Summary: On our fifth day in Washington D.C. we took a self-guided tour of the Supreme Court. We also we spent time at the Museum of National History before ending the day with the highly impactful US Holocaust Memorial Museum. Pack a lunch to-go and an enjoy an entirely cost-free day. This blog post is part of 6-part series related to our time in Washington D.C.
What You Should Bring. We packed sandwiches, a ton of snacks, and lots of water so we wouldn't be caught trying to find a place to eat. During our Spring Break/March trip to Washington D.C., the temperatures were still freezing at night with a fairly cold wind during the day. We packed extra layers and scarves to stay warm.
Getting there. We left our Air BnB in time to arrive at the Museum of Natural History when they opened at 10:00 a.m. There is also public transportation available but we used Uber for our trips to and from the National Mall. The Museum of Natural History is located on the National Mall between 9th and 12th street. The Supreme Court is located behind the U.S. Capital and about a 1.2 mile walk from the Museum. The Holocaust Museum is 1.8 miles from the Supreme Court. We traveled by foot after the ride from our Air BnB but an Uber or Lyft would have worked just as well.
Visiting the Museum of Natural History. Entrance to the Smithsonian Natural Museum is free like all Smithsonian museums. It is only open Wednesday through Sunday (10:00-5:30), so be sure to plan your Washington DC itinerary accordingly. We stayed just two hours at this museum but primarily because, while interesting, it was not unlike other natural museums we have visited all over the United States, e.g. New York, LA, etc. However, if our kids were younger during this trip, we would have allowed for more time here as it has great interactive exhibits that our kids surely would have enjoyed in their younger years. The most memorable exhibit was Ocean Hall, which features 674 marine species. The museum also contains all the usual exhibits you will find at a natural history museum such as dinosaur skeletons and a hall of mammals. Unfortunately, we did not not have photos of our time in this museum.

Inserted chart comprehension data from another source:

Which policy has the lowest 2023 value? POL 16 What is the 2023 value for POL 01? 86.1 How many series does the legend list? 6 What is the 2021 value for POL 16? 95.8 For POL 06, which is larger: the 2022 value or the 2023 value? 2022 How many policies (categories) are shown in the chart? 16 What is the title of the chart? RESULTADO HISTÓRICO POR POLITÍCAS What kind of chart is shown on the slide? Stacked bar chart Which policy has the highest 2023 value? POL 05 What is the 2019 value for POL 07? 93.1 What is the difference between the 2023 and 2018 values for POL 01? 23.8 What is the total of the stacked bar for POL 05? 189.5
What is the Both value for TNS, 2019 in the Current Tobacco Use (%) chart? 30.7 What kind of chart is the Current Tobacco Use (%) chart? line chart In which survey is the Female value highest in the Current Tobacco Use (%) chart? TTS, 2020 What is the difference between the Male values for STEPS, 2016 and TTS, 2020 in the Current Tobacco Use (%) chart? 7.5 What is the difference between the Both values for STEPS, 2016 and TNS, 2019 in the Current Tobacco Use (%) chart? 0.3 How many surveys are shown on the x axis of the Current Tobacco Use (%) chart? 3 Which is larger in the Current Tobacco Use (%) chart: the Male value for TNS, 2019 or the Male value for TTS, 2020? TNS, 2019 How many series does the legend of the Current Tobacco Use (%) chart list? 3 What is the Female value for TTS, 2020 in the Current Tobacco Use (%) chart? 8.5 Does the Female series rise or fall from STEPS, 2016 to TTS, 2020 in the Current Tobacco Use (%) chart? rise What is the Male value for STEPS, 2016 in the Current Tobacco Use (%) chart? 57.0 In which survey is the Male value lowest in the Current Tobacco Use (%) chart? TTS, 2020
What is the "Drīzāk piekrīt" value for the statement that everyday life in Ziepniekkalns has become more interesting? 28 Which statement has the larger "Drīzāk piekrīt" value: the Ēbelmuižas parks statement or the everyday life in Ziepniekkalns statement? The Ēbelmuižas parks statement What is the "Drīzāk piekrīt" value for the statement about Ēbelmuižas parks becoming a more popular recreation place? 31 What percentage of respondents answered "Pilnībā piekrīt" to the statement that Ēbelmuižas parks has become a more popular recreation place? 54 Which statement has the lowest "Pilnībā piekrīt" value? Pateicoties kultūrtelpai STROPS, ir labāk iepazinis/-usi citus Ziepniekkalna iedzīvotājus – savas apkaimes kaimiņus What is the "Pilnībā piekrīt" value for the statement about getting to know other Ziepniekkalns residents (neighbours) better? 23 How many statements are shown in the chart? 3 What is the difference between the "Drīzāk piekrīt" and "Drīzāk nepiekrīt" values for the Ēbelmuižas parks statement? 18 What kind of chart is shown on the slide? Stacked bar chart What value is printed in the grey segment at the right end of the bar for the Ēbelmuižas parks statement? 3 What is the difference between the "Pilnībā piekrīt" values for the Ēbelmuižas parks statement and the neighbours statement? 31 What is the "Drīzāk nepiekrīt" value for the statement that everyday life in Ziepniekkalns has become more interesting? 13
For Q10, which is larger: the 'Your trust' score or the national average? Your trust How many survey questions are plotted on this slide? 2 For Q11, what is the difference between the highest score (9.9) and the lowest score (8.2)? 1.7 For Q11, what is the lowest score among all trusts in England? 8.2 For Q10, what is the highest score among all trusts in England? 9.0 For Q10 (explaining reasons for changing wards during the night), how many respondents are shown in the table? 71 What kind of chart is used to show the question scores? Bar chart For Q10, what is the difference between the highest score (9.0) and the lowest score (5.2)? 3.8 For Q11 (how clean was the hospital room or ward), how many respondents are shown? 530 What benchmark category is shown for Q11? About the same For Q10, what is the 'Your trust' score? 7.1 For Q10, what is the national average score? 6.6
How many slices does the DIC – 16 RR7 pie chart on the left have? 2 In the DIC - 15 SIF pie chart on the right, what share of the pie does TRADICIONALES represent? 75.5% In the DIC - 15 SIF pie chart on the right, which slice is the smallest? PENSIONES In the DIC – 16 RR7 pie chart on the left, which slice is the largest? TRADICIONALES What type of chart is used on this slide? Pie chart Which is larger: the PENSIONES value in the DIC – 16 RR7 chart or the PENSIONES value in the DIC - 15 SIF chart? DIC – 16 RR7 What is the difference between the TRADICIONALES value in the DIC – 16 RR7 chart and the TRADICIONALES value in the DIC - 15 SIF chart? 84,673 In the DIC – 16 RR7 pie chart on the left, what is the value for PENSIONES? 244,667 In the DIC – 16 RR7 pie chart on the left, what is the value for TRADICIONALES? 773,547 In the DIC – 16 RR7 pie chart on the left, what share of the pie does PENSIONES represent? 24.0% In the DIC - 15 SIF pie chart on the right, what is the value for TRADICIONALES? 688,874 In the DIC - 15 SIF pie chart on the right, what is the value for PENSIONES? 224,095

Supreme Court of the United States. Next, we walked over to the US Supreme Court building where we took a self-guided tour. Be sure to check the website before visiting to see if you can attend an actual oral argument, though be aware that in order to catch a seat, you will have to arrive very early (see lines in photos below). Also, at the time of this post, the Court was currently closed to public access due to the pandemic.
In addition to viewing the courtroom itself, visitors can view five exhibits on display, specifically: The Supreme Court Building: America’s Temple of Justice, In Re Lady Lawyers: The Rise of Women Attorneys and the Supreme Court, All Together for the Camera: A History of the Supreme Court’s Group Photograph, Forgotten Legacy: Judicial Portraits by Cornelia Adèle Fassett, and Sandra Day O’Connor, First Woman on the Supreme Court.
History of the Supreme Court Building. While the Supreme Court was established under the U.S. Constitution, the current building that houses this equal branch of the Federal government was not completed until 1935 (the 146th year of its existence). Chief Justice William Howard Taft, who had also been President of the United States from 1909-1913, convinced Congress in 1929 to finally create a permanent home for the Court. Incidentally, both the building's architect, Cass Gilbert, and President Taft, did not survive to see the ribbon cutting. Nevertheless, both clearly left their permanent mark. The building itself meets the challenge of exemplifying the importance of the institution that it represents. Walk through these impressive halls and you can't help but feel the significance of this place.
US Holocaust Memorial Museum. This stop was a last minute addition to our itinerary. We had visited the Holocaust museum in Prague, Czech Republic, and were so moved by the experience enough to want to see our own country's museum dedicated to this important historical time. We are so glad we visited this one too. Just like when visiting Prague, this museum is a "must see," while in Washington DC.
Visiting the Museum. Entrance to the museum is free and visiting hours are 10:00 a.m. to 5:30 p.m. daily. Currently during the pandemic, timed entries are required. Visit the website to sign up. Exhibits include the museum's narrative history of the Holocaust, which includes artifacts, a video presentation, and personal stories. Unique to this museum is an exhibit specific to the US response, including coming to terms with our late involvement in preventing further genocide. This museum is well worth your time when visiting Washington DC. It is not only important history to know, they do a really great job of telling the story - so much so that we didn't even take the time to get a ton of photos and instead were absorbed by the impactful exhibits.